** start of Text provided **
The results for the six months ended 30 June 2005 represent the first interim
financial statements the Group has prepared in accordance with its accounting
policies under IFRS. The first annual report under IFRS will be for the year
ending 31 December 2005.
A revised summary of significant accounting policies under IFRS are detailed
below. All other accounting policies are on the basis of those set out in the
Group's statutory accounts for the year ended 31 December 2004.
a) Goodwill
Goodwill represents the excess of the cost of the business combination over the
acquirer's interest in the net fair value of the identifiable assets,
liabilities and contingent liabilities. Goodwill is included in intangible
assets. Following initial recognition, goodwill is measured at cost less any
accumulated impairment losses. Goodwill is stated at the carrying amount at 1
January 2004 for all acquisitions made prior to that date and at cost for
subsequent acquisitions. Goodwill is not amortised but is reviewed for
impairment, annually or more frequently if events or changes in circumstances
indicate that the carrying value may be impaired.
As at the acquisition date, any goodwill acquired is allocated to each of the
cash-generating units expected to benefit from the combination's synergies.
Impairment is determined by assessing the recoverable amount of the
cash-generating unit, to which the goodwill relates. Where the recoverable
amount of the cash-generating unit is less than the carrying amount, an
impairment loss is recognised.
b) Pensions
The Group operates a defined benefit scheme. The liability recognised in the
balance sheet in respect of this scheme is the present value of the defined
benefit obligations at the balance sheet date less the fair value of the scheme
assets. The defined benefit obligation is calculated at the end of each
reporting period by independent actuaries. The cost of providing benefits are
charged to the income statement with actuarial gains and losses in the period
being taken directly to equity.
The Group also operates a defined contribution group personal pension plan.
Contributions are charged to the income statement as they become payable in
accordance with the rules of the scheme.
c) Share Options
IFRS 2 'Share-based Payment' requires an expense to be recognised where the
Group buys goods or services in exchange for shares or rights over shares ('
equity-settled transactions'), or in exchange for other assets equivalent in
value to a given number of shares or rights over shares ('cash-settled
transactions'). The main impact of IFRS 2 on the Group is the expensing of
directors' and employees' share options and other share-based incentives by
using an option-pricing model.
** end of Text provided **
** start of Data listing **
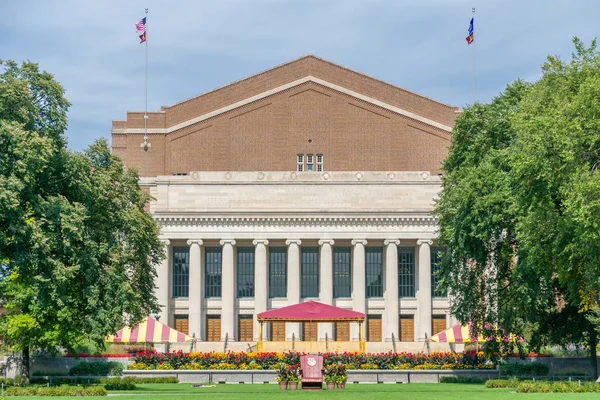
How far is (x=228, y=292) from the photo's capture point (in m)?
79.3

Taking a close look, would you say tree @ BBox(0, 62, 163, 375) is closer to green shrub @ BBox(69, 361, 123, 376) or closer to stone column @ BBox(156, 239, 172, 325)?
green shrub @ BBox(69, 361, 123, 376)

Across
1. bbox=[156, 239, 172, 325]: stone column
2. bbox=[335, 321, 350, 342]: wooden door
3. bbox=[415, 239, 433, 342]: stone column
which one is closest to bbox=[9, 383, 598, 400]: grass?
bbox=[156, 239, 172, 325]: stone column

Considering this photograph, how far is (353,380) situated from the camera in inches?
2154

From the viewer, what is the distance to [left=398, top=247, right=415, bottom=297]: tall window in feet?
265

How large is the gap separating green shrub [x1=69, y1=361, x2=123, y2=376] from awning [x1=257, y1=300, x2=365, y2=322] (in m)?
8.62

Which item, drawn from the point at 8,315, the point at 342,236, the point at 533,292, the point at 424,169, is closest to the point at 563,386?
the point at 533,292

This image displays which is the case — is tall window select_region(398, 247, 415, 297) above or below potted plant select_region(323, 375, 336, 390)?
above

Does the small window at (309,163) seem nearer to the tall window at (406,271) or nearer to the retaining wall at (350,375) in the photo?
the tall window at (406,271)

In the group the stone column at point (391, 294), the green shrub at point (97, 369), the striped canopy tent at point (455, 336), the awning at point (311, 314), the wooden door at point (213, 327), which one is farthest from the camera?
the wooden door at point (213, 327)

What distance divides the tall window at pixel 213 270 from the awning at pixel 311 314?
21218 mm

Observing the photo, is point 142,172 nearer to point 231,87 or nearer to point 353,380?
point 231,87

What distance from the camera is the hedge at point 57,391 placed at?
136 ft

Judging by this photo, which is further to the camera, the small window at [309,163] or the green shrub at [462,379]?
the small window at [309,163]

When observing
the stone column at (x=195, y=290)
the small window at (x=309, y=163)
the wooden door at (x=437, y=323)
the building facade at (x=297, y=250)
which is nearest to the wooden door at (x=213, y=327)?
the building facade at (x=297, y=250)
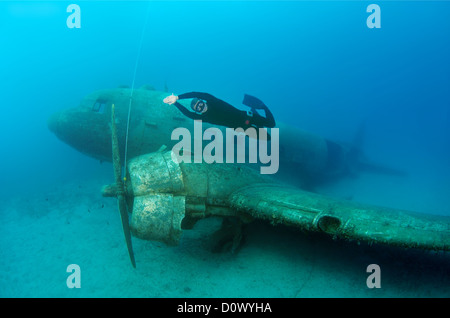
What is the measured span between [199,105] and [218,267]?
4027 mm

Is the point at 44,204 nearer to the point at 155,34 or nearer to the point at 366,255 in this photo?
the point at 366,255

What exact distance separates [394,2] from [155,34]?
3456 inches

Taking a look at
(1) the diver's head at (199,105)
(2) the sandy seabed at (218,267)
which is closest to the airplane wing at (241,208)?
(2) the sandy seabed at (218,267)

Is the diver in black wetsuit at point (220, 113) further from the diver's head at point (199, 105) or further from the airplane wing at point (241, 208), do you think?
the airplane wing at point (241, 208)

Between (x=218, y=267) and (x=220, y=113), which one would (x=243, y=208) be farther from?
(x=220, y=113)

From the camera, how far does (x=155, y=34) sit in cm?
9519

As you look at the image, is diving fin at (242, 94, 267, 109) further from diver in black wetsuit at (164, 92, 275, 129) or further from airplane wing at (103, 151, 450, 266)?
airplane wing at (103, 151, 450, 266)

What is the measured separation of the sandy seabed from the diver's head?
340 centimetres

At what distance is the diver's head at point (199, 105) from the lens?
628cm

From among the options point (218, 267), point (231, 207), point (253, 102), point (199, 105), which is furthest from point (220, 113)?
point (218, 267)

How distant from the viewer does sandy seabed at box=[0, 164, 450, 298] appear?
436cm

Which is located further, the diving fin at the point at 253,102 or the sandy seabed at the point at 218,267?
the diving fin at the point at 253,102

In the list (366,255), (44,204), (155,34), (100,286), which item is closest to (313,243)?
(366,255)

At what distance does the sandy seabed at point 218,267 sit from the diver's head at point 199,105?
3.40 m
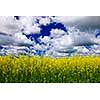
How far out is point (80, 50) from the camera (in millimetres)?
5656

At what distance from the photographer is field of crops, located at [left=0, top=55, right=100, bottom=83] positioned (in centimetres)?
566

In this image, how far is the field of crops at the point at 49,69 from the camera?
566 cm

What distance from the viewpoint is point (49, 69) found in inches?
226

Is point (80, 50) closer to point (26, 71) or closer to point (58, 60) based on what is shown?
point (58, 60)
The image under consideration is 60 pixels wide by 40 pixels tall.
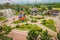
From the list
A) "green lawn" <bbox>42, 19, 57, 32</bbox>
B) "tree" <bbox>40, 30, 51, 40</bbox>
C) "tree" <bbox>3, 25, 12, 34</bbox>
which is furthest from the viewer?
** end of Data listing **
**Work instructions**
A) Answer these about the IFRS accounting policies text:
(i) For which period will the Group's first annual report under IFRS be prepared?
(ii) Who calculates the defined benefit obligation?
(iii) Where are actuarial gains and losses in the period taken?
B) Could you continue the IFRS accounting policies text from the point where it stops?
The records come from a different source than the accounting policies text.

**Results for the exercise**
A)
(i) The year ending 31 December 2005.
(ii) Independent actuaries, at the end of each reporting period.
(iii) Directly to equity.

B)
The fair value of the employees' services rendered in exchange for the grant of
options is recognised as an expense. The total amount to be expensed rateably
over the vesting period is determined by reference to the fair value of the
options at the grant date, excluding the impact of any vesting conditions. The
vesting conditions are included in assumptions about the number of options that
are expected to be exercisable. The estimate is revised at each balance sheet
date and the difference is charged or credited to the income statement, with a
corresponding adjustment to equity. The proceeds received on exercise of the
options net of any directly attributable transaction cost are credited to
equity.
The Group has adopted IFRS 2 for accounting periods beginning on 1 January 2004.
2. FINANCIAL STATEMENTS
The financial information in this interim statement for the six months ended 30
June 2005 and the comparative figures for the six months ended 30 June 2004 do
not constitute statutory accounts as defined in Section 240 of the Companies Act
1985. The financial information for the full preceding year is based on the
statutory accounts for the financial year ended 31 December 2004, as restated
under IFRS. Those statutory accounts as prepared under UK GAAP, upon which the
auditors issued an unqualified opinion, have been delivered to the Registrar of
Companies.
3. ACQUISITIONS
On 15 March 2005, the Group acquired 100% of the voting shares of United
Graphics Limited, a private limited company based in the UK. The operations of
United Graphics Limited from the date of acquisition have been amalgamated
within the Group and are not easily identifiable, and have not been reported
separately as they are not material in relation to the overall results of the
Group. The company supplies graphic arts materials and equipment. The net cash
consideration paid by the Group in respect of this acquisition was #479,000.
The Group also acquired SBI, an unincorporated business based in the UK, on 7
February 2005. The business supplies computer and electronic equipment and
related services. The operations of SBI from the date of acquisition have been
amalgamated within the Group and are not easily identifiable, and have not been
reported separately as they are not material in relation to the overall results
of the Group. The consideration in respect of this acquisition was #51,750.
4. EARNINGS PER SHARE
The earnings per share have been calculated as follows:
6 months 6 months Year
ended ended ended
30 June 30 June 31 Dec
2005 2004 2004
Profit available for equity shareholders #453,000 #223,000 #397,000
Basic:
Weighted average number of shares of 10p each
in issue 21,461,148 21,786,148 21,724,468
Earnings per share 2.11p 1.02p 1.83p
Diluted:
Weighted average number of shares of 10p each
in issue 22,596,148 22,406,148 21,724,468
Earnings per share 2.00p 1.00p 1.83p
The number of dilutive potential shares from unexercised executive share options
granted as at 30 June 2005 was 1,135,000 and as at 30 June 2004 was 620,000.
5. Transition to IFRS
Reconciliation of Balance Sheet at 1 January 2004
Effect of
UK transition
Notes GAAP to IFRS IFRS
#'000 #'000 #'000
Assets
Non-current assets
Property, plant and equipment 516 - 516
Intangible assets 555 - 555
Deferred tax asset a 700 1,379 2,079
1,771 1,379 3,150
Current assets
Inventories 6,658 - 6,658
Trade receivables 11,923 - 11,923
Other current assets 687 - 687
Cash and cash equivalents 2,551 - 2,551
21,819 - 21,819
Total assets 23,590 1,379 24,969
Equity
Equity attributable to equity holders
of the parent
Share capital 2,179 - 2,179
Share premium 13,420 - 13,420
Other reserves 461 - 461
Retained earnings a,b,c (4,771) (2,837) (7,608)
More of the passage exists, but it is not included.